Instrução 1: No texto sobre a aquisição de construções clivadas pela criança, que fato indica que os constituintes clivados são movidos para uma posição A-barra?
Instrução 2:
Responda com base no texto sobre a aquisição de construções clivadas pela criança:
(a) Quais são as primeiras sentenças complexas produzidas pelas crianças e quando aparecem?
(b) Com que idade surgem as primeiras completivas com "que"?
(c) De que projeto vêm os dados de adultos analisados por Kato et alii (1996)?
Instrução 3: Dê continuidade ao texto sobre a aquisição de construções clivadas pela criança, retomando-o a partir do ponto em que ele termina.

Dessa forma, o interesse deste estudo é prioritariamente a aquisição dessas construções pela criança pequena e não o papel que as orações relativas desempenham na teoria lingüística, conforme costumava acontecer, de acordo com Corrêa (1989).

Como já exposto em trabalho anterior (Perroni, 1997), as primeiras sentenças complexas das crianças sujeitos são as estruturas com coordenação (logo após os 2;0 de idade), seguidas das clivadas, concomitantemente com as primeiras completivas com que aos 2;6 de idade. Vejamos alguns exemplos das clivadas:

(1)

O papai que jogô fora... nu lichu... aqui. (N. 2;6)

(2) O papai que encheu. (N. 2;6)

(3) É eu que vô embrulhá pra você. (N. 3;6)

(4) T. que sabe. (T. 2;6)

(5) Só roda de jamanta que não tá. (T. 3;0)

Os exemplos acima podem ser interpretados como apresentando redução da cópula "Foi" (eg." Foi o papai que jogou fora...", "Foi o papai que encheu."), ou "É" (eg. "É T. que sabe.", "É só roda de jamanta que não tá."), o que se justifica também pela presença da forma hipotetizada em (3) e outras construções das crianças, da mesma época, como as seguintes:

(6)

É este que é piga. ("piga" = espiga) (N. 2;6)

(7) Mas é pintinho que é piu-piu. (T.2;9)

Como se vê, trata-se de clivadas (construções É...que), que ora apresentam cópula invariante, ora omitem a cópula. São construções que salientam sintaticamente um constituinte como foco sentencial (cf. Kato et alii, 1996), neste caso, sempre o sujeito5 5 Há também nos dados clivadas de adjuntos. , como o ilustram os exemplos acima. No caso de presença da cópula, esta nunca apresenta concordância, confirmando os dados de adultos, do projeto NURC analisados por Kato et alii (1996). Este fato indica que esses elementos são movidos para uma posição A-barra. Dada a função focal do constituinte clivado, uma representação possível para os exemplos das crianças pode ser como segue, propondo-se uma posição de foco à esquerda:

(1')

Listagem de dados:
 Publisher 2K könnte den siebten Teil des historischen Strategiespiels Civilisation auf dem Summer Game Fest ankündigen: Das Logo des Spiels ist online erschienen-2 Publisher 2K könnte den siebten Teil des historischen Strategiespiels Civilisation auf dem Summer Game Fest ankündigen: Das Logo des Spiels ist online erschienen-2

Resposta final 1: Quando a cópula está presente, ela nunca apresenta concordância. Isso confirma os dados de adultos do projeto NURC analisados por Kato et alii (1996).

Resposta final 2:
(a) São as estruturas com coordenação, que surgem logo após os 2;0 de idade.
(b) Surgem aos 2;6 de idade, ao mesmo tempo que as clivadas.
(c) Vêm do projeto NURC.

Resposta final 3:
[

FocP

O papai

i

[

foc

que[

IP

t

i

jogou fora, no lixo, aqui.]]]

A alta incidência de clivadas nos dados pode ser entendida como parte de um fenômeno mais amplo, que é o da ativação das construções com focalização e topicalização. Em seu estudo com dados de um desses sujeitos (N), Grolla (2000) mostra que já aos 2;5 as primeiras construções de topicalização/focalização começam a surgir. Adotando a teoria proposta por Rizzi (1997) para a análise das posições chamadas de periferia esquerda da sentença, Grolla descreve cuidadosamente o percurso da criança na aquisição dos diversos fenômenos relativos às estruturas de topicalização.6 6 Para maiores detalhes, ver Grolla (2000).

Das clivadas às primeiras relativas o passo é curto, já que ambas apresentam derivações bastante semelhantes, se considerarmos a presença de fenômenos de topicalização na gramática da criança. Além disso, convém ressaltar que as crianças já dispõem de coordenadas bem antes das subordinadas, e ainda outras sentenças complexas, como algumas completivas. Quanto à coordenação, Kato (1981) relaciona a ela o fenômeno de relativização, através da existência de elipse, bastante comum nas coordenadas, permitindo a criação de categorias vazias.

As relativas começam a se manifestar nos dados de N. perto dos 3;0 de idade e quase aos 4;0 nos dados de T., a criança menos "falante".

Como já apontado por Pontes (1987), o PB falado é uma língua que faz uso de topicalizações bastante freqüentemente, o que certamente se reflete na gramática das crianças brasileiras.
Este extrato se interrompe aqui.